The carrier had placed an order for aircraft estimated at $25.7 bn (list price) in 2014, which was among the largest for Airbus, and the terms permitted it to upgrade its single-aisle A320neos to advanced A321LRs.
In a move aimed at giving it an edge over its competition, India’s largest carrier IndiGo is set to upgrade a part of its existing order for 250 A320neos to A321LRs, industry sources said. The move will enable the carrier to increase the number of seats per flight and also deploy the aircraft on short overseas routes. “Whenever an airline places an order with the manufacturer, there is an option for an upgrade of the equipment. IndiGo has exercised that option for A321LRs,” said an industry source. It is believed that the number of aircraft the airline seeks to upgrade at this point is between 20 and 25. The aircraft are likely to be inducted into the fleet in fiscal 2019-20. “The manufacturer needs to be informed about the upgrade well in advance, may be 12-13 months,” said an airline executive, not wishing to be named. The delivery period may also depend on the delivery schedule for this aircraft type, as it is a new model with large orders placed by international carriers. Indigo, at present, has a fleet of 153 Airbus A320s and 3 ATR aircraft. IndiGo did not respond to a mail seeking confirmation of the same.
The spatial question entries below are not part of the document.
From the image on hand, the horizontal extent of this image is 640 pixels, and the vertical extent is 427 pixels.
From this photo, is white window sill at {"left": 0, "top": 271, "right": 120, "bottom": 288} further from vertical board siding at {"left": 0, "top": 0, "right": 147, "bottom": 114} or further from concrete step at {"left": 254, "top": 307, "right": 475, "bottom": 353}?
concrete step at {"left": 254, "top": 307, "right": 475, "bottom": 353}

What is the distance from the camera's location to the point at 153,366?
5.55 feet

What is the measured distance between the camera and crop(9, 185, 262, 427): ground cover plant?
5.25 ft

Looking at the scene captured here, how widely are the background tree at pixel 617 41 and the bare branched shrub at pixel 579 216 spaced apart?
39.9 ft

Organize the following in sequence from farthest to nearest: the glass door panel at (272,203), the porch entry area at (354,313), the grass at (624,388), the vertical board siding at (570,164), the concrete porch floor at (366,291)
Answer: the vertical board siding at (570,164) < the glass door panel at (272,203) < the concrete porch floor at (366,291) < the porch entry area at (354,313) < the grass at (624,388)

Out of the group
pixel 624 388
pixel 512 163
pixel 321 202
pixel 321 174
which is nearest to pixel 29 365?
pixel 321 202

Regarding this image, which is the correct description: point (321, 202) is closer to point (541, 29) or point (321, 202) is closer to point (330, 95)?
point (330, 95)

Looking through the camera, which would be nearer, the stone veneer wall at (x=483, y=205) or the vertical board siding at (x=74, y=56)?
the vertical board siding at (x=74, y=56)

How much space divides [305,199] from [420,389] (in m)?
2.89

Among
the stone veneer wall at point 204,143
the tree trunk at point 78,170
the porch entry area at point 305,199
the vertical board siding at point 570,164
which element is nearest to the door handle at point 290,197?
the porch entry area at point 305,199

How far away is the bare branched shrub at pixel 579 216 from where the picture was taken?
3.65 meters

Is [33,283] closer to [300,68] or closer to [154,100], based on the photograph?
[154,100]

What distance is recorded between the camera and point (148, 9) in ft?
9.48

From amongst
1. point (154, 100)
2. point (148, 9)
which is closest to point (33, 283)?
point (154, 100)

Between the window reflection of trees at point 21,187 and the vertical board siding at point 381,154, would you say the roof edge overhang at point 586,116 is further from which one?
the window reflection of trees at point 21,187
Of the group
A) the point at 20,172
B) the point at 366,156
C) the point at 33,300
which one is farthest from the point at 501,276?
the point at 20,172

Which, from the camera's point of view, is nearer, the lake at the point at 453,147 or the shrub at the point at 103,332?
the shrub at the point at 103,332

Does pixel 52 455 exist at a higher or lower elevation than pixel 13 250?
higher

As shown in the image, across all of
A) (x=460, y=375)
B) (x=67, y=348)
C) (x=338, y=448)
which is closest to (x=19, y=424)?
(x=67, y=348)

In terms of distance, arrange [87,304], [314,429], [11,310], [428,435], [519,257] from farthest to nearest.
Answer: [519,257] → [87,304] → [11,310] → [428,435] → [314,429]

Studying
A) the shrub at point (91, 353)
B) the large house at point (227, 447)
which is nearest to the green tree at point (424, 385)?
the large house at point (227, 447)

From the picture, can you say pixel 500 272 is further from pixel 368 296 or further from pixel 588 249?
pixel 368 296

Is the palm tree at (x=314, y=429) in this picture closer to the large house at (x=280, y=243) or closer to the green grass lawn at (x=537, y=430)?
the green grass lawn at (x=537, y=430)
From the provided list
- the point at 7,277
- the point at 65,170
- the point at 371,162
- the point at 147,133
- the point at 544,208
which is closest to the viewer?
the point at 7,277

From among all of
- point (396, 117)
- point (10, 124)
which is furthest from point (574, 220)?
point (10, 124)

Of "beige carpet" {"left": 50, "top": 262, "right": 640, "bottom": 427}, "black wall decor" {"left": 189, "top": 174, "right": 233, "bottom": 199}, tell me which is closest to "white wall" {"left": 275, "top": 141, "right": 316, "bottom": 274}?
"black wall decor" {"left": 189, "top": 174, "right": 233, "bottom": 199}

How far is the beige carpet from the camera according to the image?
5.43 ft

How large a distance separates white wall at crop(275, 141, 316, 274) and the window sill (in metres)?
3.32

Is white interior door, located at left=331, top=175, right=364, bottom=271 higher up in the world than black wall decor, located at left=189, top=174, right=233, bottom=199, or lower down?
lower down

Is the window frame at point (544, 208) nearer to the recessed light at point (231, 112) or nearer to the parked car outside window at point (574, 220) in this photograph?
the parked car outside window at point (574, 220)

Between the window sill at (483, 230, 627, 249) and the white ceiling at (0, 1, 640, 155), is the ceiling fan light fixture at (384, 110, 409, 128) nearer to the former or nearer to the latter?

The carrier had placed an order for aircraft estimated at $25.7 bn (list price) in 2014, which was among the largest for Airbus, and the terms permitted it to upgrade its single-aisle A320neos to advanced A321LRs. The A321LR, due to its new door configuration, enables an operator to accommodate up to a maximum of 240 passengers, shows information on the Airbus website. That is 60 more seats compared to the A320neos with a 180-seat configuration. But the airline might also choose to configure its aircraft for a 220-seat capacity, depending on intended deployment. The A321LR is the widest single-aisle aircraft from Airbus and will offer enhanced passenger experience, an important factor for continued patronage on medium haul flights (of 3 to 6 hours).
“IndiGo’s strategy is to use this aircraft type for thicker routes that is going to offer it the biggest advantage per seat,” an airline executive said. It is likely to deploy A321LRs on routes that are in the range of three to six hours of flying time such as Dubai, and its flights to Singapore and Bangkok from Kolkata and Chennai and may be Hong Kong. Aviation expert and analyst Mark Martin of Martin Consulting dubs the move as a smart one which will definitely work in the carrier’s favour. Martin sees IndiGo using these aircraft for long haul routes and for markets that are not penetrated by Indian carriers so far. “Because of its range of 4,000 nautical miles, this aircraft opens up new markets for IndiGo, may be Brisbane, Adelaide or some in Africa. It is a reliable machine and there is familiarity with the aircraft type,” he said.
The number of seats offered on this aircraft is ideal as a 300-seater aircraft might be difficult to fill on some of these routes, he added. It is, however, not clear if IndiGo will go in for an additional centre fuel tank (ACT) option that the A321LR offers its clients to combine an increased maximum take-off weight of 97 tonne (Airbus website) and a third additional centre fuel tank (ACT) that will extend the range of the aircraft allowing it to tap new markets, in IndiGo’s case European markets. Industry sources say IndiGo is looking at the A350 aircraft type for its long haul markets and has started training flight dispatchers for A350s. IndiGo did not comment on this specific query. Also the easier way for the airline to add wide body aircraft to its fleet is contingent upon its winning the bid for Air India. In case of an unsuccessful bid, IndiGo might use the long range version of the A320 family to its advantage. It has already applied for flying rights to several destinations in Europe.